Linear regression and high correlation problems

bbb999 · Jun 13, 2010

Hi guys,

I have data of 20 peoples height, weight, calorie intake and skinfold thickness. I have carried out a regression of calorie on height, on weight and on height and weight. I have done the same thing for skinfold thickness. I then used R to work out the summary of results. each model also has an intercept i.e. y= beta1 + beta2X .

using the 't' values I have found for calories both height and weight are significantly different from zero in the individual models. But when I look at the model where height and weight are both included then both become non significant.

For the skinfold a similar thing happens. This time height and weight are not significantly different from zero individually but in the model including both they both become significant.
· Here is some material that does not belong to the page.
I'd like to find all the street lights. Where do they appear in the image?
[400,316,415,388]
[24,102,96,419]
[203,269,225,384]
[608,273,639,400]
I have found the correlation between weight and height to be -0.88 which is high. Can anyone help me explain what causes the changes in signficance?

thanks in advance

EnumaElish · Jun 13, 2010

http://en.wikipedia.org/wiki/Multicollinearity#Consequences_of_multicollinearity

bbb999 · Jun 13, 2010

Ok I have read that. So am I right to say that for case 1 the high correlation causes the standard errors to increase, which lowers the 't' values which leads to the joint model having weight and height not being significant. But I am not sure why the opposite happens for the second case?

Also is it possible in case 1 to transform the model to reduce the correlation between height and weight?

thanks in advance

EnumaElish · Jun 13, 2010

In a finite sample "anything's possible" due to outliers and other idiosyncrasies. With that caveat, one guess is that the true model is SF = b0 + b1 H + b2 W + u and the regression does a good job of identifying both factors despite their high negative correlation. In contrast, each of the partial models SF = a0 + a1 H + u and SF = c0 + c1 W + u underestimates the slope coefficient due to omitted variable bias.

bbb999 · Jun 13, 2010

ah ok, and also is there a way of reducing the correlation in case 1 by transforming the models?

EnumaElish · Jun 13, 2010

I would start with re-defining calories as calorie/inch or calorie/pound, and regress calorie/inch on W (alternatively H and W together), and regress calorie/pound on H (alternatively H and W together).

bbb999 · Jun 13, 2010

Erm, the data I have is calorie intake index. I am not quite sure how to convert this to calorie/inch for example

EnumaElish · Jun 13, 2010

Imagine the index is "normalized calories per person per unit of time." When divided by weight, for example, you will have "normalized calories per pound per unit of time."

bbb999 · Jun 14, 2010

I have just tried that and it doesn't change the correlation between height and weight unless I am doing something wrong?

statdad · Jun 14, 2010

Do you need all of the predictors? High correlation among them indicates that they "have the same information". I am especially curious since, with a sample size of 20, using a multiple regression with 4 predictors is a bit odd.

bbb999 · Jun 14, 2010

I know what you mean, but its a study we have to do and we have been told to carry out a regression of calorie intake on weight, height and weight on height and then comment on what goes wrong and how to solve it.

bbb999 · Jun 14, 2010

i.e how to solve the fact neither are significant in the regression on height and weight due to the correlation between the two.

statdad · Jun 14, 2010

bbb999 said:

i.e how to solve the fact neither are significant in the regression on height and weight due to the correlation between the two.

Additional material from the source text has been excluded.